Earlier this year I pointed to the lack of consistency across the country and for different groups of children when it comes to how judgements are made about what level of support is available through a child in need plan. Now, through a thorough examination of these plans, and engagement with social workers and families with experience of plans, it has become starkly clear that the needs and voices of children are too often being overlooked due to administrative concerns such as: budgets, caseloads, and the availability of local resources. 

For children and families in need of these vital services, this is an all too familiar story. It is one that is reflected in the breadth of my recent work, from support for Special Educational Needs (SEN), to waiting times for mental health issues, to a lack of attention paid to children missing from education. Children’s individual needs, and their family circumstances, should be at the heart of how these services operate – but as this report sets out, too often they are an afterthought in a fragmented system where support is contingent on whether there is capacity locally to provide help. 

Furthermore, it shows that even when plans are in place, families – and even the professionals creating them – say they can be vague and confusing, without achievable actions, no clear timeframes for improvements and delivered with poor communication. This report and its new in-depth analysis of a sample of plans, finds that an overwhelming majority (85%) of actions recorded within them did not meet my criteria for a ‘high quality’ action. This means that for the majority of actions – essential steps that must be completed to reach the plan’s overall objective of protecting and supporting a vulnerable child – it was difficult to assess what had been done and whether progress had been made when the plans ended.  

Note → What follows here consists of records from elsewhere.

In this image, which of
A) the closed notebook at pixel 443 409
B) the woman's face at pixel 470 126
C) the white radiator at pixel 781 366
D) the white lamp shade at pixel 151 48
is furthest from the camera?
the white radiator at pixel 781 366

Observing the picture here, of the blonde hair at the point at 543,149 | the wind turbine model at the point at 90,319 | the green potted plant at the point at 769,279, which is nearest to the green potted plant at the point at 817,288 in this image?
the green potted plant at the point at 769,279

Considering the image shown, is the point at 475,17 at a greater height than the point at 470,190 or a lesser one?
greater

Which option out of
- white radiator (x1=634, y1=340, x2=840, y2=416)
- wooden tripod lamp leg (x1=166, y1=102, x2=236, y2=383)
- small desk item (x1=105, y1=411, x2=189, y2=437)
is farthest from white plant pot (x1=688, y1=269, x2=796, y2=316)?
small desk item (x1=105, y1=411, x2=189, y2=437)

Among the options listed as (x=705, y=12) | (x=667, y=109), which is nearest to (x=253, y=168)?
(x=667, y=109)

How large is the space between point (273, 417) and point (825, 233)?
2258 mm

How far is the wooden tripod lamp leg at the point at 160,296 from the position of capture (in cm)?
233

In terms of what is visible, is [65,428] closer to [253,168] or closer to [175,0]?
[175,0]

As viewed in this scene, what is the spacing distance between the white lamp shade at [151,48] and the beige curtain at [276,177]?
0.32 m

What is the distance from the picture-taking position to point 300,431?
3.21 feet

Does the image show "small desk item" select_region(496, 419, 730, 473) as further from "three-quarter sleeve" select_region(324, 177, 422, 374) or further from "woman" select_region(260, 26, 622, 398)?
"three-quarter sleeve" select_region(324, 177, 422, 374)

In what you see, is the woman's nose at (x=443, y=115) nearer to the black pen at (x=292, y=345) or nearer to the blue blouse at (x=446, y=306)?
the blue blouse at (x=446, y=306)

Documents explaining why child in need plans are closed often did not provide information on whether the original source of concern – and the reason the plan was created in the first place – had been addressed. Instead, I found that many factors can influence why a plan closes – including, for example, the quality of the relationship between the social worker and the parent, rather than anything to do with the underlying needs of the child at the centre of the plan.  

Nearly three-quarters (72%) of the plan did not make reference to timeframes for the interventions in place to support families, making it hard to track progress between visits and review meetings.  Local authorities publish their own visit timeframes, so visits by professionals varied in frequency by area – and it appears that disabled children are visited less frequently than other children on these plans.  

Almost 1 in 25 (4%) of children on child in need plans for concerns around their safety and development had not been visited in more than three months. For vulnerable families relying on professional intervention, those three months could mean the difference between an opportunity to build a stable life, or reaching crisis point with an altogether more tragic conclusion. 

The government’s upcoming Children’s Wellbeing Bill is a critical opportunity to examine how we are using this vital statutory early intervention to support vulnerable children and ultimately to keep families together across the country.  

In this report I have set out a series of recommendations that, if implemented, would create meaningful reform for children and families. This starts with a comprehensive review of the Children Act 1989 that lays the foundation for local action that better supports families. We need clearly defined national thresholds of need for children and families, under section 17 of the Children Act, to guide local practice. We need to set a uniform approach nationally for how often children receive help and how frequently that help is reviewed. We also need a comprehensive National Child in Need Outcomes Framework to measure the effectiveness of the help that children and families receive. 

Only with these key changes will child in need plans live up to their purpose of early intervention that keeps families safely together, and puts their needs – and crucially, children’s experiences – at the heart of our child protection system.